Teléfonos Despachos: Dr. Jesús Oteo: 918223650, Dra. Belén Aracil: 918223416 y Dra. María Pérez Vázquez: 918223707 Laboratorio general de RA: 918223643. E-mails: pvra-cnm@isciii.es;


Comentarios.

- La vigilancia de BLEE y AmpC que realiza el PVRA-CNM sólo incluye aislados con CMI>1 mg/L a CTX o CAZ procedentes de sangre o líquidos estériles o implicados en brotes (caracterización inicial de brote) (ver Propósito y Alcance de PVRA-CNM en GIPI)

- La vigilancia de BLEE y AmpC que realiza el PVRA-CNM no incluye aislados implicados en colonización intestinal, salvo aquellos incluidos en el estudio inicial de un brote (ver Propósito y Alcance de PVRA-CNM en GIPI)

- El PVRA-CNM no incluye el estudio de aislamientos de Morganella spp., Providencia spp. y Proteus spp. que presenten una disminución de sensibilidad a imipenem pero que conserven la sensibilidad a meropenem y ertapenem.
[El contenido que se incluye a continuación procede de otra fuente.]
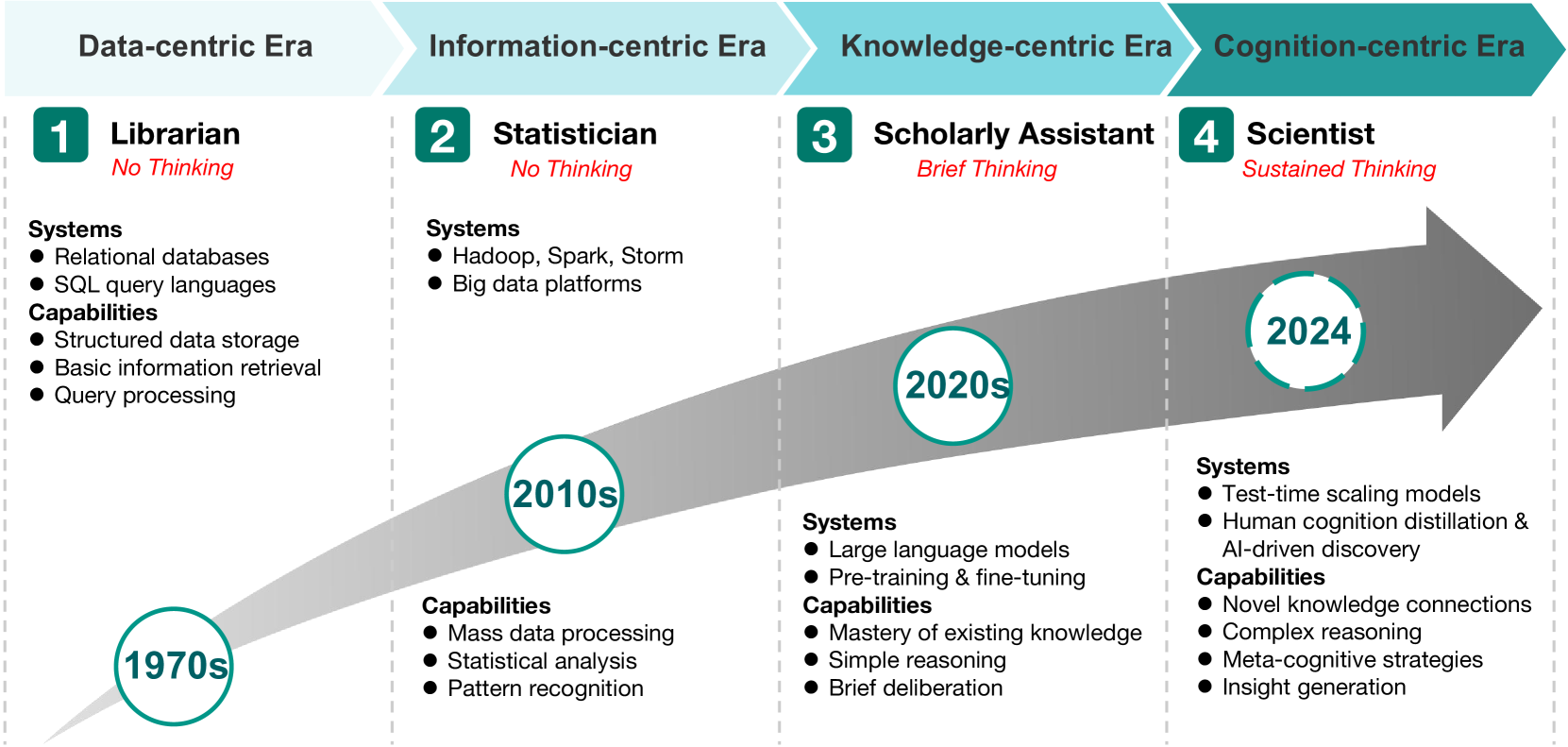 Data-centric Era

Information-centric Era

Knowledge-centric Era

Cognition-centric Era

1 Librarian
No Thinking

Systems
● Relational databases
● SQL query languages
Capabilities
● Structured data storage
● Basic information retrieval
● Query processing

1970s

2 Statistician
No Thinking

Systems
● Hadoop, Spark, Storm
● Big data platforms

2010s

Capabilities
● Mass data processing
● Statistical analysis
● Pattern recognition

3 Scholarly Assistant
Brief Thinking

2020s

Systems
● Large language models
● Pre-training & fine-tuning
Capabilities
● Mastery of existing knowledge
● Simple reasoning
● Brief deliberation

4 Scientist
Sustained Thinking

2024

Systems
● Test-time scaling models
● Human cognition distillation & AI-driven discovery
Capabilities
● Novel knowledge connections
● Complex reasoning
● Meta-cognitive strategies
● Insight generation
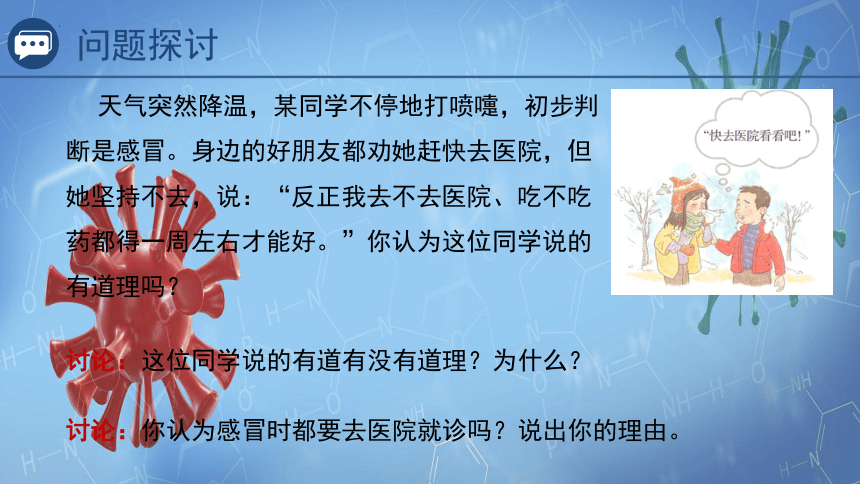 问题探讨

天气突然降温，某同学不停地打喷嚏，初步判断是感冒。身边的好朋友都劝她赶快去医院，但她坚持不去，说：“反正我去不去医院、吃不吃药都得一周左右才能好。”你认为这位同学说的有道理吗？

“快去医院看看吧！”

讨论：这位同学说的有道有没有道理？为什么？

讨论：你认为感冒时都要去医院就诊吗？说出你的理由。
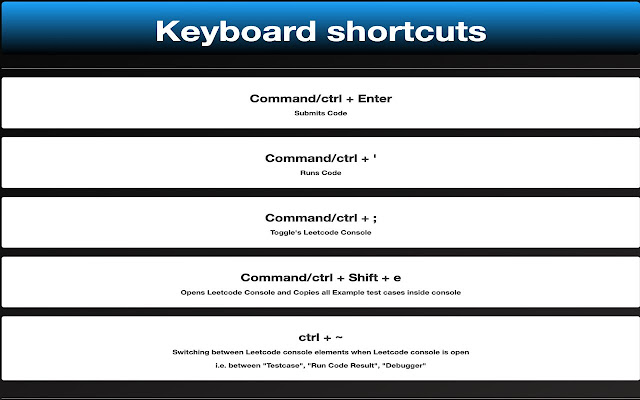 Keyboard shortcuts

Command/ctrl + Enter
Submits Code

Command/ctrl + '
Runs Code

Command/ctrl + ;
Toggle's Leetcode Console

Command/ctrl + Shift + e
Opens Leetcode Console and Copies all Example test cases inside console

ctrl + ~
Switching between Leetcode console elements when Leetcode console is open
i.e. between "Testcase", "Run Code Result", "Debugger"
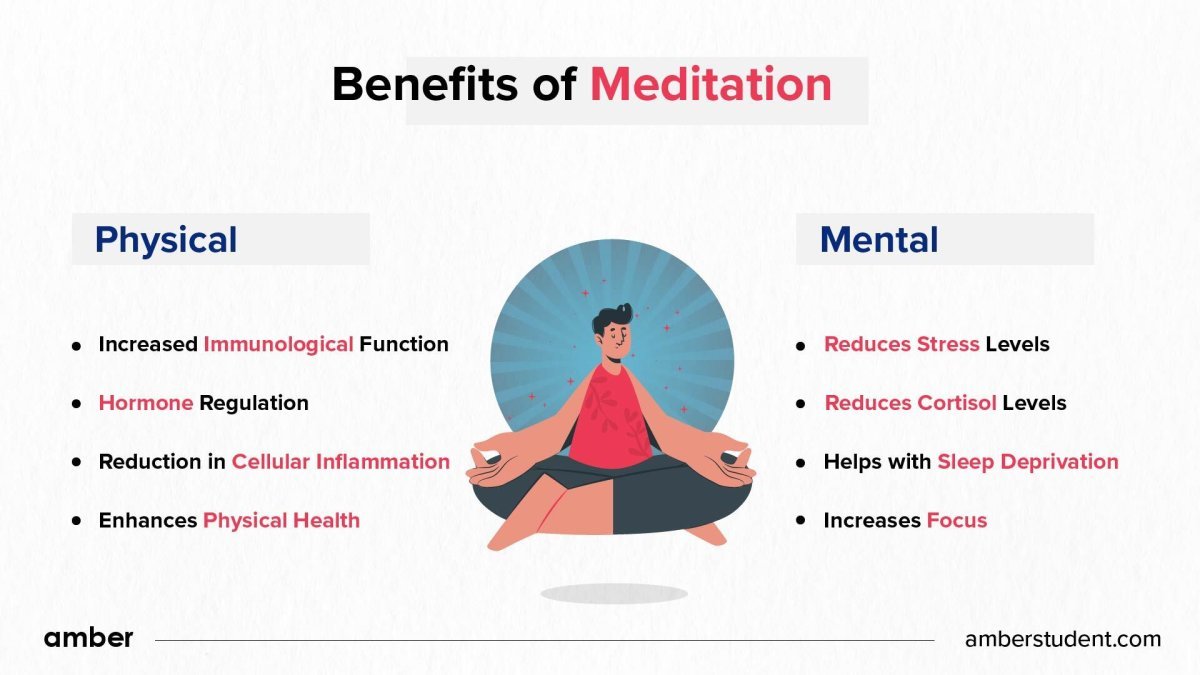 Benefits of Meditation

Physical

- Increased Immunological Function
- Hormone Regulation
- Reduction in Cellular Inflammation
- Enhances Physical Health

Mental

- Reduces Stress Levels
- Reduces Cortisol Levels
- Helps with Sleep Deprivation
- Increases Focus

amber

amberstudent.com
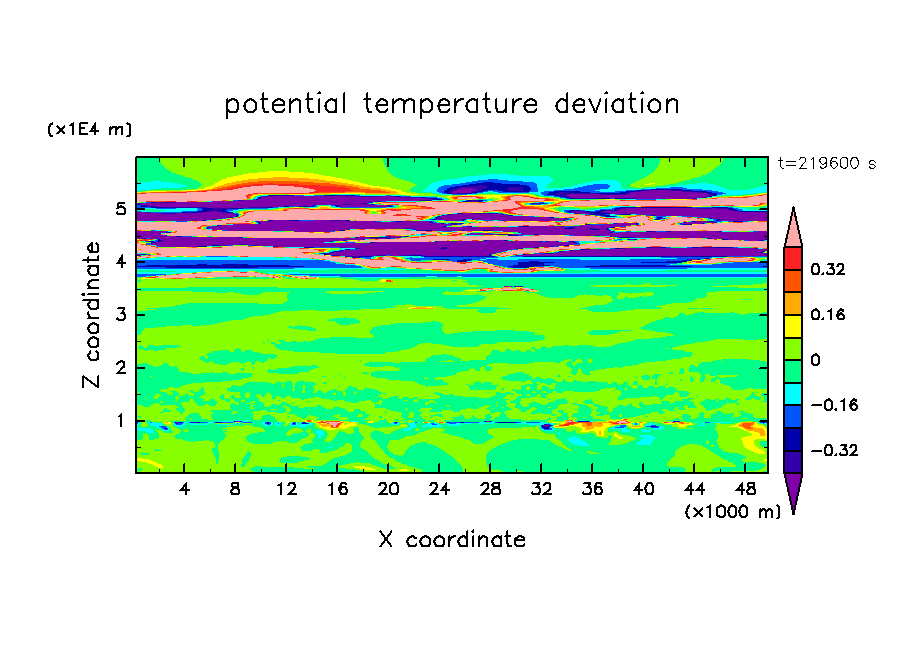 potential temperature deviation

(x1E4 m)

t=219600 s

Z coordinate

5
4
3
2
1

4 8 12 16 20 24 28 32 36 40 44 48

(x1000 m)

X coordinate

0.32
0.16
0
−0.16
−0.32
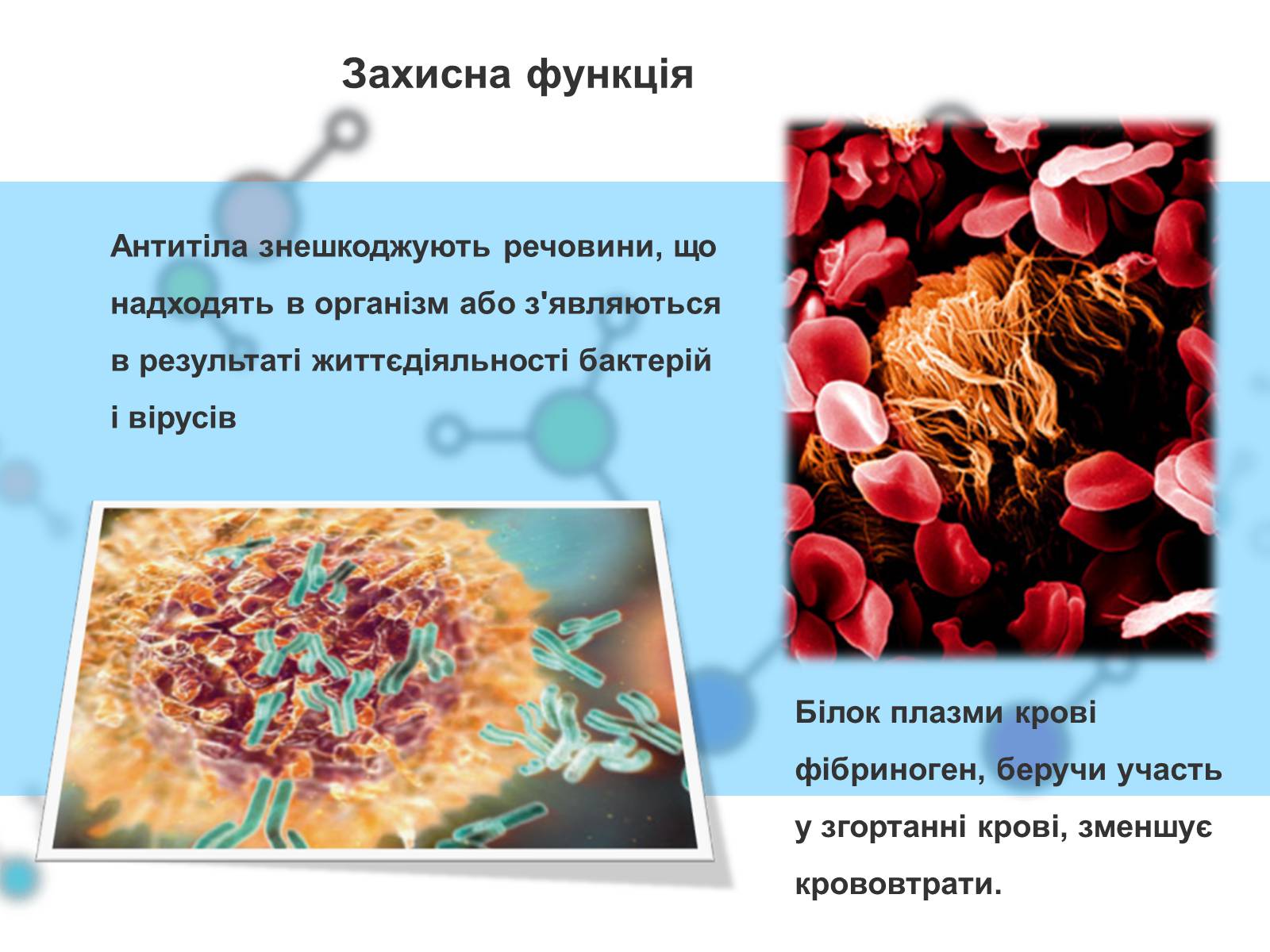 Захисна функція

Антитіла знешкоджують речовини, що надходять в організм або з'являються в результаті життєдіяльності бактерій і вірусів

Білок плазми крові фібриноген, беручи участь у згортанні крові, зменшує крововтрати.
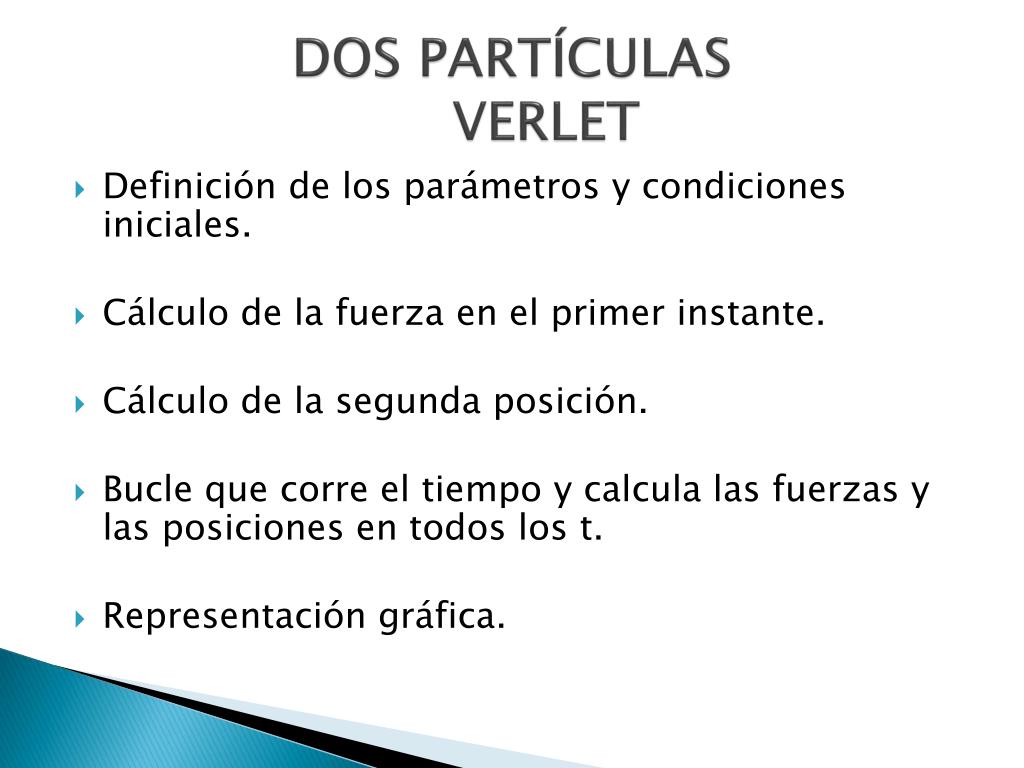 DOS PARTÍCULAS
VERLET

Definición de los parámetros y condiciones iniciales.

Cálculo de la fuerza en el primer instante.

Cálculo de la segunda posición.

Bucle que corre el tiempo y calcula las fuerzas y las posiciones en todos los t.

Representación gráfica.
Dicho perfil de resistencia se debe a la especial dotación de porinas propias de estas especies (ver Propósito y Alcance de PVRA-CNM en GIPI)

- El PVRA-CNM no incluye el estudio de aislamientos de Enterobacter spp. que presenten disminución de sensibilidad “borderline“ a ertapenem pero que conserven una sensibilidad plena a imipenem y meropenem. Dicho perfil de resistencia se debe habitualmente a la hiperproducción de la AmpC cromosómica propia de Enterobacter más disminución de la permeabilidad (ver Propósito y Alcance de PVRA-CNM en GIPI).

- El PVRA-CNM no incluye el estudio de aislamientos de especies que presentan una resistencia intrínseca a determinados antibióticos; por ejemplo, los aislamientos de Stenotrophomonas maltophilia y Aeromonas spp. no están incluidos en el PVRA-CNM dado que la producción de metalo-carbapenemasas es una característica intrínseca de estas bacterias (ver Propósito y Alcance de PVRA-CNM en GIPI).